Personal information
- Nicknames: Papito; WV2;
- Nationality: Puerto Rican
- Born: June 18, 1984 (age 42) Bayamón, Puerto Rico
- Height: 5 ft 5+1⁄2 in (166 cm)
- Weight: Super bantamweight; Featherweight;

Boxing career
- Reach: 66 in (168 cm)
- Stance: Orthodox

Boxing record
- Total fights: 34
- Wins: 26
- Win by KO: 20
- Losses: 7
- Draws: 1

= Wilfredo Vázquez Jr. =

Puerto Rican boxer

Wilfredo Vázquez Jr. (born June 18, 1984) is a Puerto Rican former professional boxer who competed from 2006 to 2016, and held the WBO junior featherweight title from 2010 to 2011. He is the son of former world champion Wilfredo Vázquez.

**Given data:**
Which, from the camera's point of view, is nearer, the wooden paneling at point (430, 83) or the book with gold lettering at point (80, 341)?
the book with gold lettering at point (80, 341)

**What the task asks:** Copy the part of the Wilfredo Vázquez Jr. text that opens with the words containing "Wilfredo Vázquez Jr. (born" and closes with "champion Wilfredo Vázquez.", but swap "professional boxer" for "prizefighter".

**Written answer:**
Wilfredo Vázquez Jr. (born June 18, 1984) is a Puerto Rican former prizefighter who competed from 2006 to 2016, and held the WBO junior featherweight title from 2010 to 2011. He is the son of former world champion Wilfredo Vázquez.